La drogue: c'est mal tourner ou s'en sortir, tout simplement ?

En dépit de ce que les marches et certains politiciens disent, la crise est loin d’être terminée. Cela prendra du temps avant que ce qu’il reste des classes moyennes et des pauvres puisse vivre encore dans l’illusion qu’ils vont profiter d’une amélioration économique. Mais quel effet la crise a sur la vente et la consommation de drogue dans certains pays européens ?

En Grèce, la plupart des victimes, vulnérables, d’une des plus grandes crises économiques depuis les années 1930, se tournent de plus en plus vers la Shisha – un type de méthamphetamine qui peut contenir tout, de l’huile industrielle aux acides de batterie.

Qui aurait pu prédire que les rues sombres de cette capitale européenne qui a accueilli les Jeux Olympiques seulement 8 ans plus tôt, des individus appartenant la classe moyenne grecque s’empoisonneraient pour échapper à leur dure situation ? Malheureusement, la pauvreté est un élément stabilisateur.

Quelques années plus tôt, les rues de Buenos Aires ont vu une augmentation du nombre de personnes consommant du Paco, un résidu de cocaïne pas cher qui est achemine par bateau jusqu’au riches marchés d’Europe et d’Amérique du Nord. Donc à Athènes comme à Buenos Aires, les pauvres se résignent à consommer n’importe quel produit que des dealers peu scrupuleux leur vendent. 

Cette opportunité, ajouté au fait, que le gouvernement grec a massivement coupe les aides des programmes sociaux d’aide aux consommateurs de drogue, a créé une bombe à retardement.

En Espagne, certaines études ont suggérées que, du fait de la crise économique la consommation de drogue a diminué. Or, de plus en plus de personnes cultivent de la marijuana pour compléter leurs revenus. Avec près d’un demi-million de fumeurs de cannabis, il y a de l’argent à se faire.

Le Code Pénal Espagnol condamne la vente de marijuana mais non sa consommation. Sa consommation est interdite dans les lieux publics mais permise au niveau privé. Cette technique, légale, a permis l’apparition de plusieurs clubs de cannabis dans le pays.

Pour essayer d’enrayer les effets de la crise, la ville de Rasquera en Catalogne a voté un leasing (location pour une période déterminée) des terres cultivables à une association de culture du cannabis pour un million d’euros. Cependant un juge a arrêté ce projet, car selon lui les autorités locales n’ont pas le pouvoir de légiférer concernant la culture de marijuana.

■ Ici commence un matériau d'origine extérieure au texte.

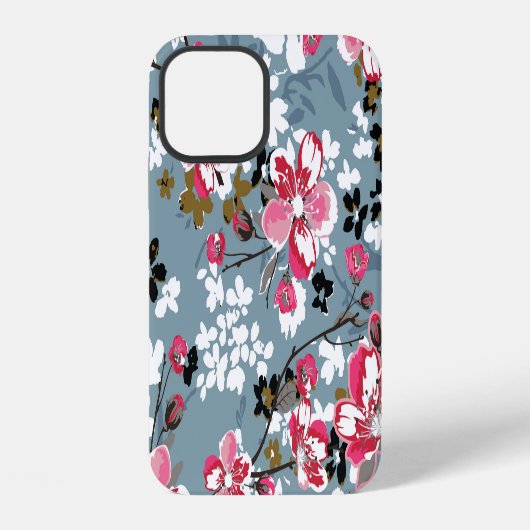フローラシック：小さな花の背景 iPhoneケース (裏面)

C’est assez paradoxal qu’un système législatif qui autorise le parlement à aller en guerre sans consultation publique, n’autorise pas les habitants d’une ville à avoir la capacité a généré suffisamment de revenus en cultivant une plante…

Et quand les citoyens voient leurs revenus divisés par deux, la marijuana ne sera pas la seule drogue vers lesquelles les gens vont se tourner pour arranger leurs fins de mois, de l’individu qui complète ses fins de mois avec la vente de quelques grammes de cocaïne, au chimiste qui synthétise des amphétamines dans un laboratoire de fortune et vend ses produits à des clients de plus en plus fatigues de voir la détérioration de la pureté de la cocaïne vendue dans les rues…

L’Europe n’est pas si différente de ce qu’on appelle les pays du Tiers-Monde d’Amérique du Sud et d’Afrique ou les autorités mettent en garde que la pauvreté et la corruption encouragent du trafic de drogue. La nature humaine est la même partout et quand les choses deviennent dures, les gens essaient de survivre et font face comme ils peuvent.

C’est un signe malheureux de notre époque quand des citoyens exemplaires risquent la prison ou un casier judiciaire juste pour améliorer leur niveau de vie et celui de leurs familles. Mais beaucoup de grandes banques deviennent aveugles quand il s’agit d’agir contre le blanchiment d’argent au profit des revenus générés par le trafic de drogue, n’est-pas ?

Ainsi, comme Walter White, le héros post-moderne de la série Breaking Bad, certains étudiants, enseignants et femmes au foyer transforment leurs chambres d’amis en lieux de culture « indoor », laboratoires ou deviennent des dealers pour avoir un peu plus d’argent. Et quand il n’y a pas d’argent pour payer les factures, certains pour s’en sortir simplement….tournent mal.